7-The Member shall not enter into a Contract, the benefits where under would otherwise have accrued to the Company.

8-The Member shall act honestly and exercise reasonable skill and diligence in the discharge of his duties.

9-As far as practicable, the Member shall attend every Meetings of the Board and Committees thereof and shall not absents himself for three consecutive meetings without obtaining leave of absence from the Board.

10-The Member shall disclose his interest in the other Companies / Firms on yearly basis and of changes whenever such changes occurs.

11-The Member shall disclose their Shareholding in the Company and the change in the Shareholding on quarterly basis.

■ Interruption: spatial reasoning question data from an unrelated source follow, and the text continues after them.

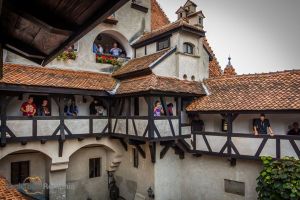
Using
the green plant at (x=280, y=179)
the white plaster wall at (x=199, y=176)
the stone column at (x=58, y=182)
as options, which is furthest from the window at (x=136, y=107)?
the green plant at (x=280, y=179)

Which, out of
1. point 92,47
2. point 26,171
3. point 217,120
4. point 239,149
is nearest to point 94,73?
point 92,47

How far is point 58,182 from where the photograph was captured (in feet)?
44.2

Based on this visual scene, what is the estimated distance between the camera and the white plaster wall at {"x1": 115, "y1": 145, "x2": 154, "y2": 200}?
13.3 metres

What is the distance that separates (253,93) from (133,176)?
7526 millimetres

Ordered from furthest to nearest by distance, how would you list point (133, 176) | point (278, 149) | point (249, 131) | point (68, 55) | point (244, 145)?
1. point (133, 176)
2. point (68, 55)
3. point (249, 131)
4. point (244, 145)
5. point (278, 149)

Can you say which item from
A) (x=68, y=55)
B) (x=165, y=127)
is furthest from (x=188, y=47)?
(x=68, y=55)

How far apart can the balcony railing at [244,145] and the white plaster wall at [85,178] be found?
19.4 ft

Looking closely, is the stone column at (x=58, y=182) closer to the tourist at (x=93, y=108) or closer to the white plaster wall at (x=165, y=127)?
the tourist at (x=93, y=108)

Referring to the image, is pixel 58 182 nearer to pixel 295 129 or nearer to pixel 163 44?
pixel 163 44

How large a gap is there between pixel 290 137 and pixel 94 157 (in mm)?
10307

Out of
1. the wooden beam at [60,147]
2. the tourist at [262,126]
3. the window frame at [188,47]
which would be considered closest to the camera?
the tourist at [262,126]

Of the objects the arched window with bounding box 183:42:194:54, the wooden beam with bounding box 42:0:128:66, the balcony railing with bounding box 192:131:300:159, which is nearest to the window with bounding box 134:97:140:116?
the balcony railing with bounding box 192:131:300:159

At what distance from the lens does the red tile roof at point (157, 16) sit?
20.1 meters

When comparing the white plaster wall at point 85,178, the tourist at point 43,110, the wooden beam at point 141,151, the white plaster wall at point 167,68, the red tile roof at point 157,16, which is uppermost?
the red tile roof at point 157,16
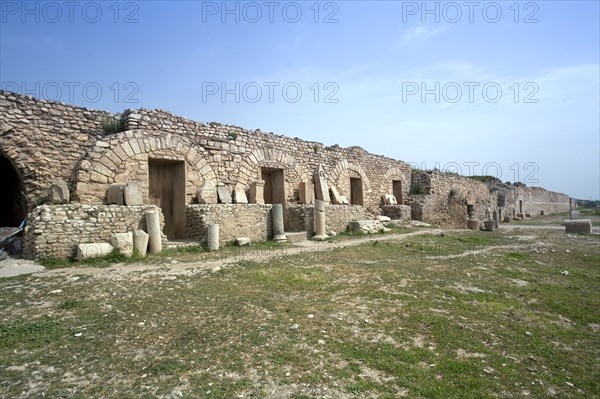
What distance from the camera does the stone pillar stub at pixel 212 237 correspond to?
972 centimetres

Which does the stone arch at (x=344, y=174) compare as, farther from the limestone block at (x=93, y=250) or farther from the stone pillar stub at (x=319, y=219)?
the limestone block at (x=93, y=250)

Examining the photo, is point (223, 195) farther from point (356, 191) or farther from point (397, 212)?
point (397, 212)

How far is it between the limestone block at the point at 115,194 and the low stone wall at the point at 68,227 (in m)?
0.66

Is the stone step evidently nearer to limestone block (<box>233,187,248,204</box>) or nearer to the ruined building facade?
the ruined building facade

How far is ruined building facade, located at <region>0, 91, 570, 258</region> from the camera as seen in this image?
8.20m

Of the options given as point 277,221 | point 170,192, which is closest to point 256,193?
point 277,221

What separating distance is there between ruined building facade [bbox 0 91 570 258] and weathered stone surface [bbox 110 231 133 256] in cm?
28

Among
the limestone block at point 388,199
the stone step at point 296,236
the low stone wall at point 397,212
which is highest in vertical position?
the limestone block at point 388,199

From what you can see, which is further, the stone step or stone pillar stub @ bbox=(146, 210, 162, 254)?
the stone step

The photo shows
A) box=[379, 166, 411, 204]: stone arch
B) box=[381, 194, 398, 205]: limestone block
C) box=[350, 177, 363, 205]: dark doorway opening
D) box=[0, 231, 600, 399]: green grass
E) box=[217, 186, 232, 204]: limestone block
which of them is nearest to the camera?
box=[0, 231, 600, 399]: green grass

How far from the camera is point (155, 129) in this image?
10.7 meters

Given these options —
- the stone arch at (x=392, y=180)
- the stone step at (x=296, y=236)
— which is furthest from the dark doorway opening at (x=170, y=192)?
the stone arch at (x=392, y=180)

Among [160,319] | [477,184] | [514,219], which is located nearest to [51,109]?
[160,319]

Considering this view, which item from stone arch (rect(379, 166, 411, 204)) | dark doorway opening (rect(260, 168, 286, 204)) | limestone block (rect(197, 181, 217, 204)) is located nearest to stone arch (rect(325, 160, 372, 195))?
stone arch (rect(379, 166, 411, 204))
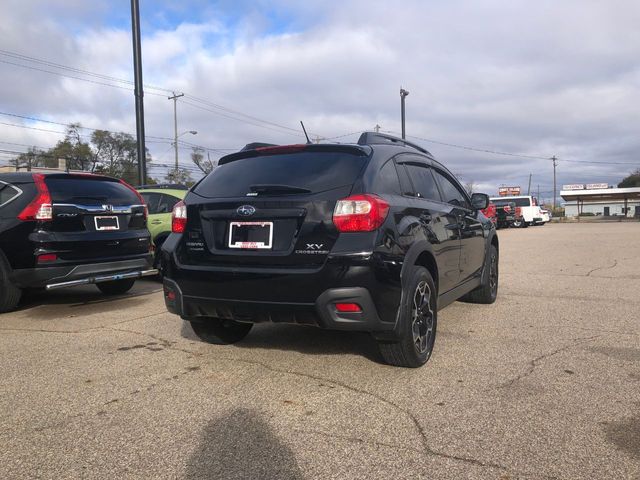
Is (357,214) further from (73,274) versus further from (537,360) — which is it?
(73,274)

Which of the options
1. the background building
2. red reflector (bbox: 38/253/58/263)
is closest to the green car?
red reflector (bbox: 38/253/58/263)

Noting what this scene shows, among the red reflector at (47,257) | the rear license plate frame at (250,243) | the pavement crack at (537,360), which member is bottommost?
the pavement crack at (537,360)

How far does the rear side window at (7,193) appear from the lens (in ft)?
19.5

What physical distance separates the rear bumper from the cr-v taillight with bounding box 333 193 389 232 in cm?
391

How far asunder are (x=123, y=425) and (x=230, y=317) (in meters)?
1.04

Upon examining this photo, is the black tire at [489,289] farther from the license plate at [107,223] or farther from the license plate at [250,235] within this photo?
the license plate at [107,223]

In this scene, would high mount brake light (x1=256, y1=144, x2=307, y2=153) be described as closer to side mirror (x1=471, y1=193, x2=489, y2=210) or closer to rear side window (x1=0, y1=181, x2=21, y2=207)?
side mirror (x1=471, y1=193, x2=489, y2=210)

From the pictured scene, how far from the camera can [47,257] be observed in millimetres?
5852

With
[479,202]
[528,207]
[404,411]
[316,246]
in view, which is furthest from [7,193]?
[528,207]

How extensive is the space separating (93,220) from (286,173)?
3.55 m

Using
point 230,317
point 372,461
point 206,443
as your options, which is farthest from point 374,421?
point 230,317

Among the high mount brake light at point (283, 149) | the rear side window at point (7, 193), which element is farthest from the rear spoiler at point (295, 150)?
the rear side window at point (7, 193)

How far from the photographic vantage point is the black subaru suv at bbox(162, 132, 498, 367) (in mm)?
3439

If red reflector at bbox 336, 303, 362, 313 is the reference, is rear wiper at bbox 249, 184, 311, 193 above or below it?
above
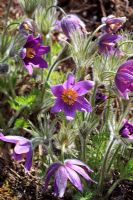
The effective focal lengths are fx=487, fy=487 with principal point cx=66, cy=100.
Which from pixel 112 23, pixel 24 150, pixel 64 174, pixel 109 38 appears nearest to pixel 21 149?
pixel 24 150

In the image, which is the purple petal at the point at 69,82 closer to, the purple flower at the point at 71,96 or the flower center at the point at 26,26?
the purple flower at the point at 71,96

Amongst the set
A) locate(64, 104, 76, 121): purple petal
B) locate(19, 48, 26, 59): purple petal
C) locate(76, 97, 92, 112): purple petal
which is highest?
locate(19, 48, 26, 59): purple petal

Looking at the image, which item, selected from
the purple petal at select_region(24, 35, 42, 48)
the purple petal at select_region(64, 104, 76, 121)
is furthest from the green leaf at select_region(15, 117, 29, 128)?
the purple petal at select_region(64, 104, 76, 121)

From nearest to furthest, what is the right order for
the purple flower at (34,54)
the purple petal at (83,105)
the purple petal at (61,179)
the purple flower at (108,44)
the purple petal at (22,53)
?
the purple petal at (61,179) < the purple petal at (83,105) < the purple flower at (108,44) < the purple petal at (22,53) < the purple flower at (34,54)

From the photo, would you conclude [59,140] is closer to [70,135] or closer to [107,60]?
[70,135]

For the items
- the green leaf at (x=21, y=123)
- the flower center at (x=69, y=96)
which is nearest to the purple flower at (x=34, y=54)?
the green leaf at (x=21, y=123)

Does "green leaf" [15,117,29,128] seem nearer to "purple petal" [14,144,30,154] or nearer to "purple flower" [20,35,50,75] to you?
"purple flower" [20,35,50,75]
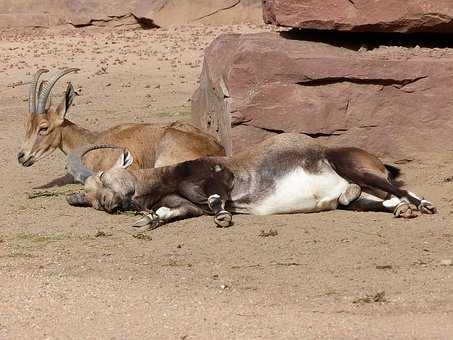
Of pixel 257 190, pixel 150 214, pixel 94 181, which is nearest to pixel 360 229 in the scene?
pixel 257 190

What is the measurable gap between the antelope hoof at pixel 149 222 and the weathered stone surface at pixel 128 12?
43.8 ft

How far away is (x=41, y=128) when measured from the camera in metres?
10.3

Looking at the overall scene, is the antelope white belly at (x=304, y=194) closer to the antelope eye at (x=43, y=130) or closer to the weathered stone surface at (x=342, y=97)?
the weathered stone surface at (x=342, y=97)

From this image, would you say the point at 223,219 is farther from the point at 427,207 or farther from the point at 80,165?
the point at 80,165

12-The Members shall ensure the proper compliance of all the Statutory compliance's, Rules and Regulations governing the Company.

13-The Member shall devote his attention and abilities to the business of the Company and shall obey the orders, from time to time, of the Board and in all respects conform to and comply with the directions and regulations made by the Board, and shall faithfully serve the Company and use his utmost endeavors to promote the interests of the Company.

14-The Member shall not become interested in or otherwise concerned directly or through his relatives in any selling agency of the Company without obtaining the prior approval of the concerned authorities.

15-The Members shall make confidentiality of all Price Sensitive Information and shall not pass on such information to any person directly or indirectly by way of making recommendation for the purchase or sale of securities of the Company.

16- This Directors' / Senior Management Person(s)'s Code sets forth guidelines for conduct of Directors / Senior Management person. It is not intended to and will not create any rights in favour of any Director, Officer, Employee, Client, Supplier, Competitor, Shareholder or any other person or entity.